Jim had plenty corn-cob pipes and tobacco; so we had a right down good sociable time; then we crawled out through the hole, and so home to bed, with hands that looked like they’d been chawed. Tom was in high spirits. He said it was the best fun he ever had in his life, and the most intellectural; and said if he only could see his way to it we would keep it up all the rest of our lives and leave Jim to our children to get out; for he believed Jim would come to like it better and better the more he got used to it. He said that in that way it could be strung out to as much as eighty year, and would be the best time on record. And he said it would make us all celebrated that had a hand in it.

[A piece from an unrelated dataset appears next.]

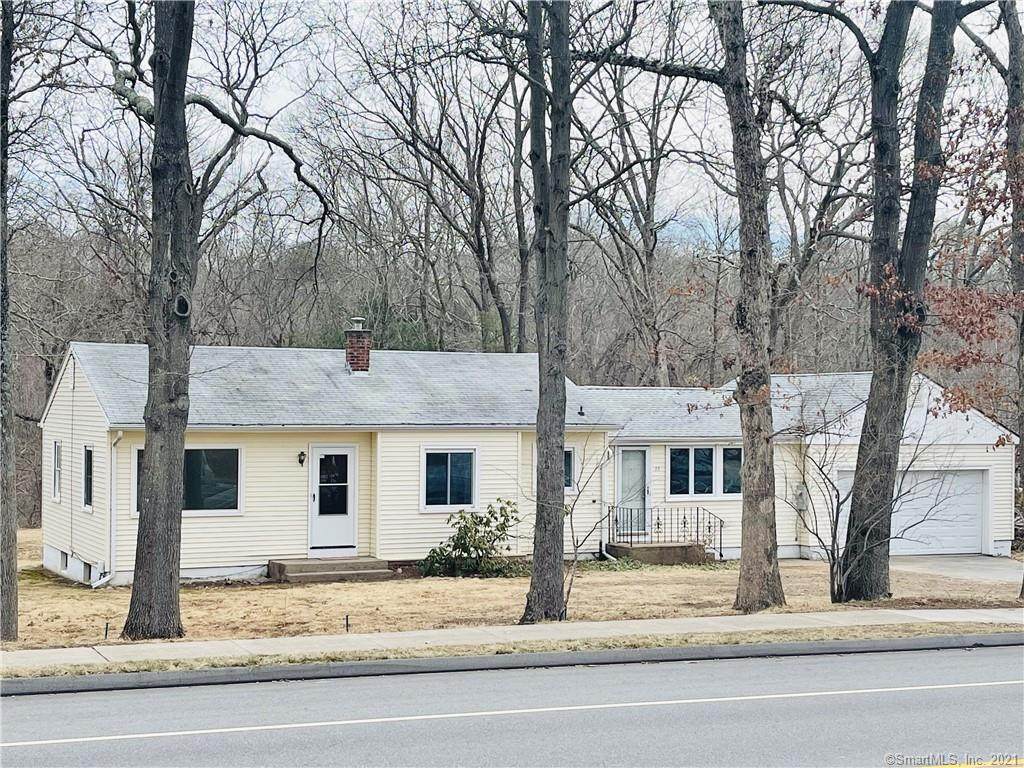 33 Chesterfield Road - Photo 1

Jim had plenty of corn cob pipes and tobacco, so we had a good time chatting away. Then we crawled out through the hole and back to bed. Our hands looked like they’d been chewed up. Tom was in high spirits—he said it was the most fun he’d ever had in his life, and the most intellectual time too. He said he wished we could keep doing this for the rest of our lives, and then leave Jim to our children so they could have fun breaking him out too. He thought Jim would like it more and more as he got used to it. He said we could keep this going for another eighty years and make it the best break out on record. And he said that we’d be celebrated for our role in it.